Drink water as you go, or drink your white wine with soda water as a spritzer. If you have hit it a little hard, rehydrate with coconut water, gastrolyte or hydrolyte before bed.
Low alcohol drink suggestions
Ask your bar tender which cocktails are lowest in alcohol. It's easy to make your own low alcohol cocktails, like a fruity sangria, or a healthy and hydrating Pina Colada with real coconut water, fresh pineapple juice and Bacardi.
Light beers are lighter on alcohol, with less than 3%. 4% and upwards is normal.
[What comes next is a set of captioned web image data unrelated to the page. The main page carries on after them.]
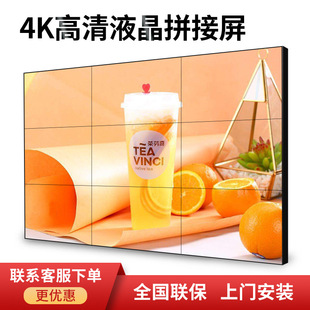 Assembled HD seamless splicing screen 46 inch 49 inch 55 inch conference room monitoring security stage LCD screen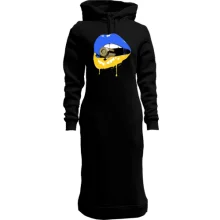 Худи платье Пуля в зубах
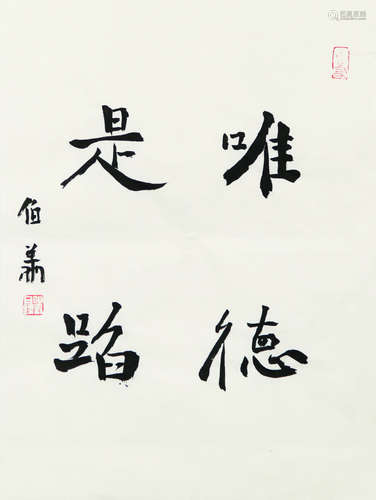 b.1934 孙伯翔 书法 纸本水墨 软片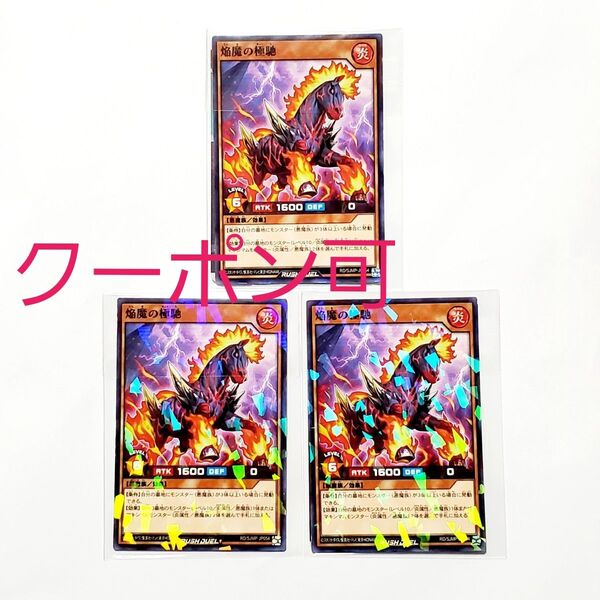 【クーポン可・3点セット】最強ジャンプ 2025 9月号 付録 焔魔の極地 ベジータ:DA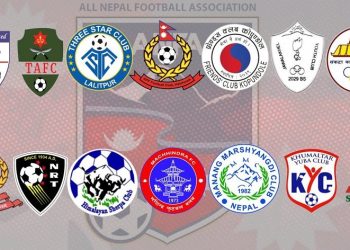 ए डिभिजन लिगका १४ क्लबले गरे दर्ता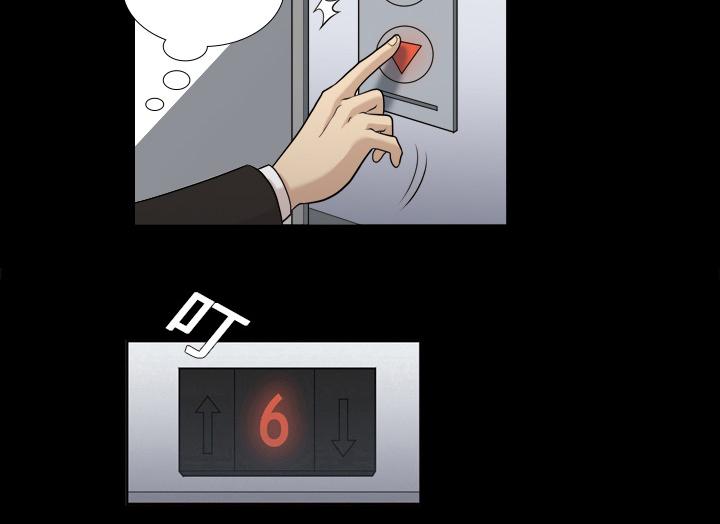 她的心声 - 第3话 梦里的她 - 第25张图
13 per cent alcohol is normal, so look for lower. Most cool climate varieties are lower in alcohol. Some reds are higher, such as Barossa reds, because they're warm climate wines and the grapes ripen quicker and produce more alcohol. Lighter styles such as white wines, Moscato, Rose and lighter reds are lower in alcohol. Most French wines are around 12 per cent. Italian Pinot Grigio is delicious and also light in alcohol. Early picked grapes produce lower alcohol and lower calorie wines, but they are also less complex in flavour. They're fine for summer drinking. Look for Lindermans Early Harvest, McWIlliams Balance (Weight Watchers Approved), Preece, Trentham Estate Two Thirds, Nine Below, Brown Brothers Moscato and Omni Light Sparklings.